Between 54 and 56, Calle 37 487, Centro, Merida, Yucatan, Mexico
Standing in stark contrast to the colonial-themed Merida boutique hotels that dominate the selection, this unabashedly modern small hotel is meant for a younger crowd that thrives on dance beats, selfies, and lounge nights.
Merida is a beautiful Spanish colonial city in Yucatan state that's famous for its historic center and the French-influenced Paseo Montejo boulevard lined with impressive mansions. A couple blocks off that boulevard is a luxury boutique hotel for those who have had enough of haciendas and colonial furniture: Diez Diez Collection.
While most of Merida's hotels take their cues from the past, Diez Diez is rooted firmly in the 21st century. Sure, there are a few nods to the local location in the selection of Merida tiles and the Jorge Marín sculpture in the courtyard fountain, but this hotel would not be out of place in Mexico City, New York, or Madrid.
With only eight rooms spread over two floors, this is not a property that can support a wealth of offerings, but it does well in what you have at your fingertips: a pool, roof bar, and restaurant serving all three meals. Since it's in a walkable neighborhood with plenty of other options around, this is one of the most convenient hotels in Merida for those without a car. The main plaza in the historic center is about 15 minutes away on foot or a few minutes in a taxi.

▶ [Dataset content]

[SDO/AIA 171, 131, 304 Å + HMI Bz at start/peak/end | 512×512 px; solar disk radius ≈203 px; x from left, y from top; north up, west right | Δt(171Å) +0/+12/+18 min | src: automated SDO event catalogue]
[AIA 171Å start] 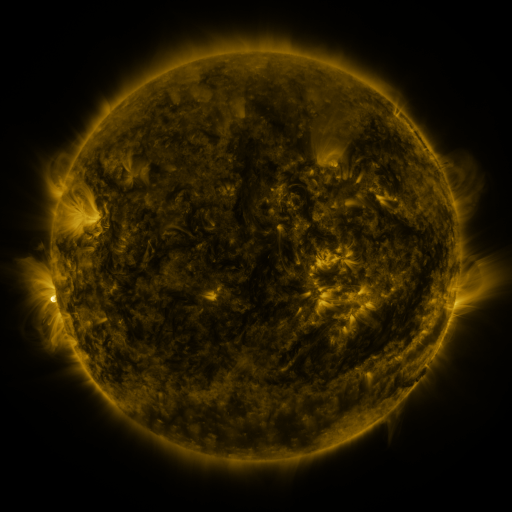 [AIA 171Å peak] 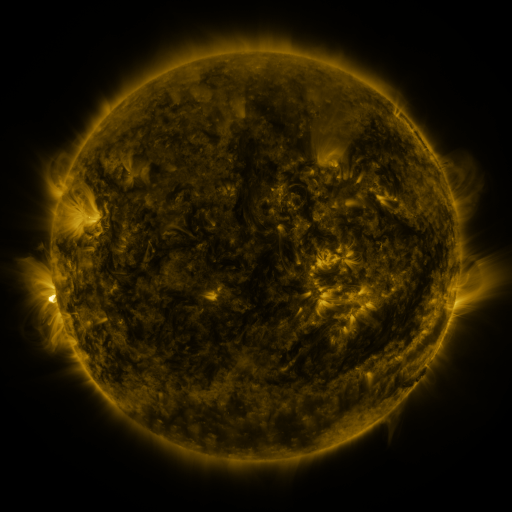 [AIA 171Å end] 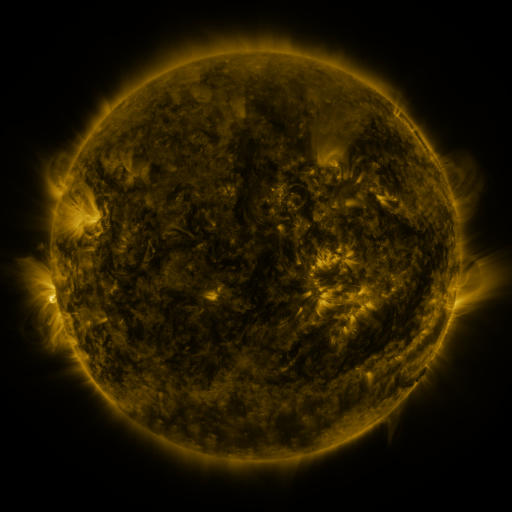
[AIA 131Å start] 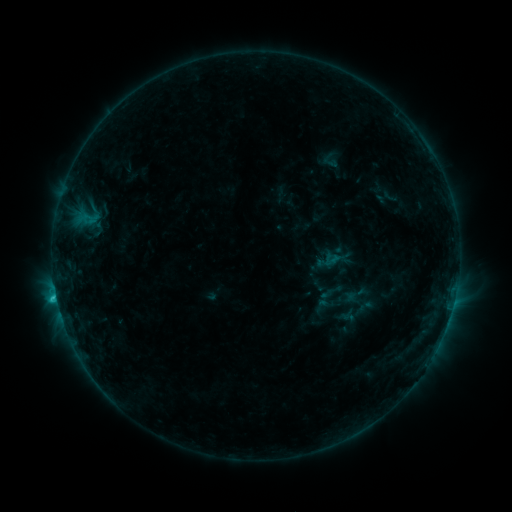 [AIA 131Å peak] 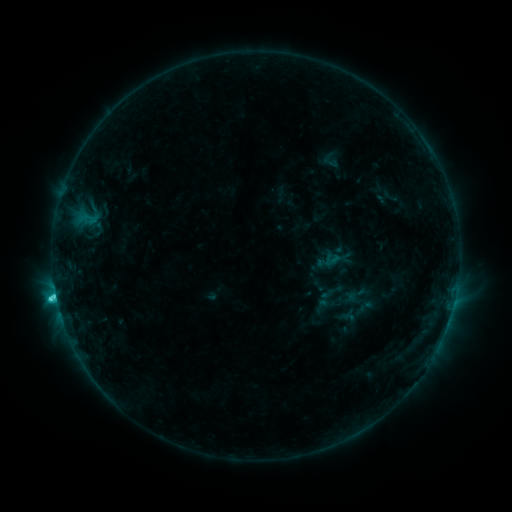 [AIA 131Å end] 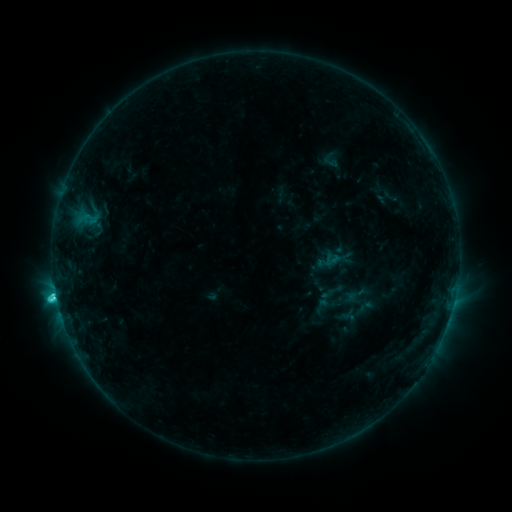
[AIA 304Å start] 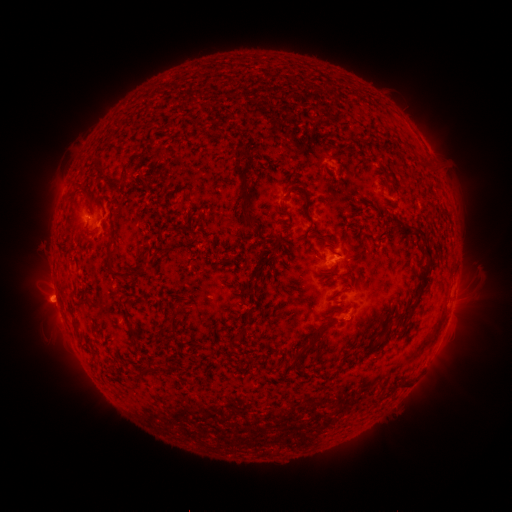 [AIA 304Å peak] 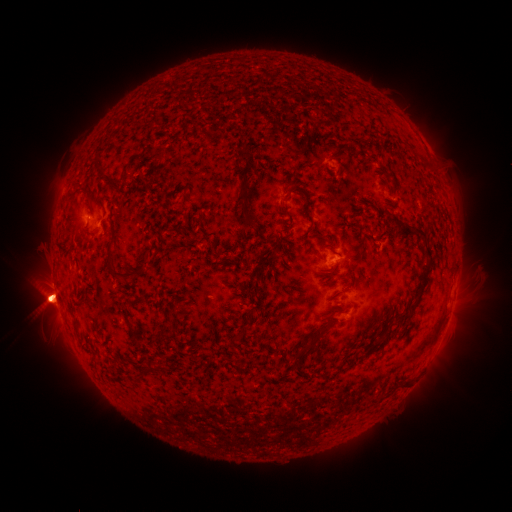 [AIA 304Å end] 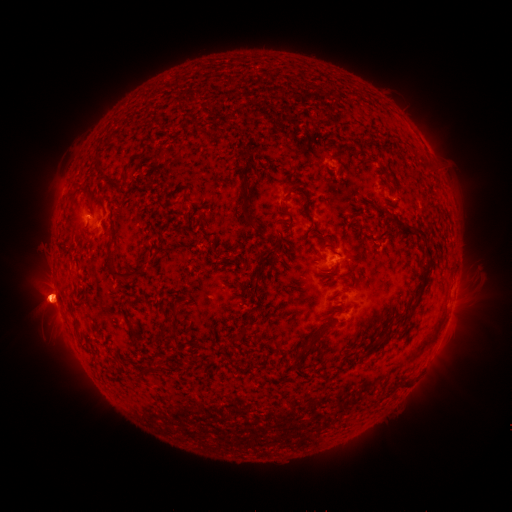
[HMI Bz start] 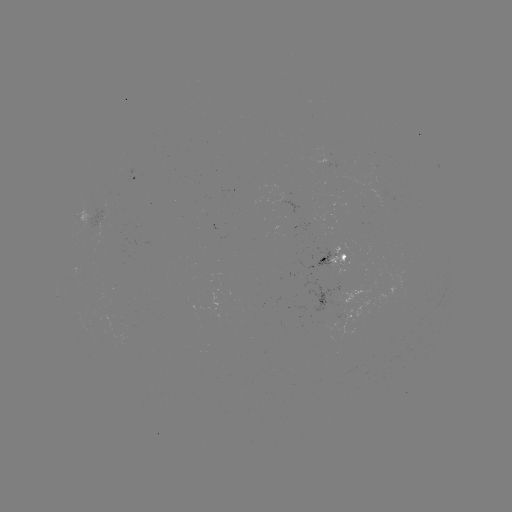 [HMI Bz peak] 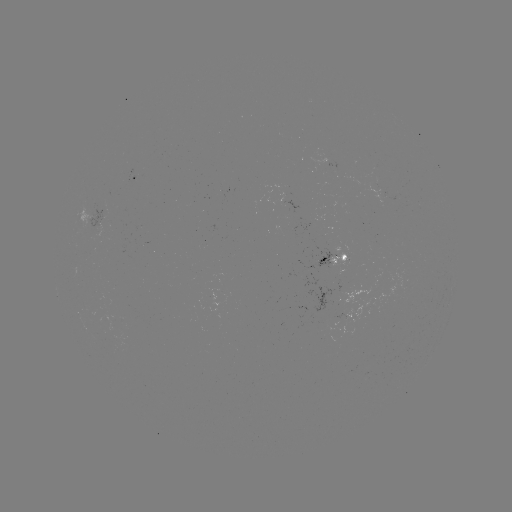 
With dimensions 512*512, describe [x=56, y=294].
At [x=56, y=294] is C9.9 flare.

▶ [Instruction A]
In the text about the Diez Diez Collection hotel in Merida, how many rooms does the hotel have?
▶ [Instruction B]
Continue the text about the Diez Diez Collection hotel in Merida from the point where it stops.

▶ [Written answer A]
Eight rooms, spread over two floors.

▶ [Written answer B]
I was staying in one of the small studio rooms with a queen bed and less than 200 square feet, pictured here. The high ceilings and natural light from the top (which can be blocked with an electronic curtain) certainly help make it feel more spacious, but it's a tight squeeze for a couple. Thankfully, the other rooms are larger and offer more space for lounging. You can see photos of each on the website.
The deluxe room adds and armchair and has a king bed and double sinks. The regular suite adds a bit more room and a larger desk area. The rooms of choice though are the top two options: the Gonzales Lugo Suite and the Mercedes-Benz Suite. They're definitely worth the upgrade if available. The former has a sofa, while the latter is a tricked-out suite with its own private roof deck with a whirlpool. As you go up the scale, the rooms get more "clubby," with lots of leather, dark wood, black marble tile, and a mounted deer head trophy or vintage car drawing over the bed.
All of the rooms have nice showers, but they also all have a free-standing black soaking tub. These layouts at Diez Diez Collection are not for the shy though: the only thing separating the bathroom areas is glass, at most—sometimes the tub is right in the room. The sleeping quarters are packed with amenities though: Nespresso coffee makers, drinking water in non-plastic bottles, small safes, refrigerators, Wi-Fi, large TVs, and Scabal robes in open closets. Interesting light fixtures include adjustable reading lights on both side of the bed and ample outlets for recharging. Polished concrete walls join patterned black-and-white floor tiles and built-in wood furniture. Included bath toiletries by "Ritual of the Happy Buddha" in refillable bottles are limited to conditioner and a combo shampoo/shower gel.
Rooms near the pool have their soundtrack chosen for them: 120 BPM dance music plays from the morning until closing time. That closing time is rather early though because of neighborhood noise regulations, so if you want a couple rooftop drinks, it's best to start before sunset and know you'll have a quiet sleep after. The DZ Bar closes at 10, but last call is at least an hour before that.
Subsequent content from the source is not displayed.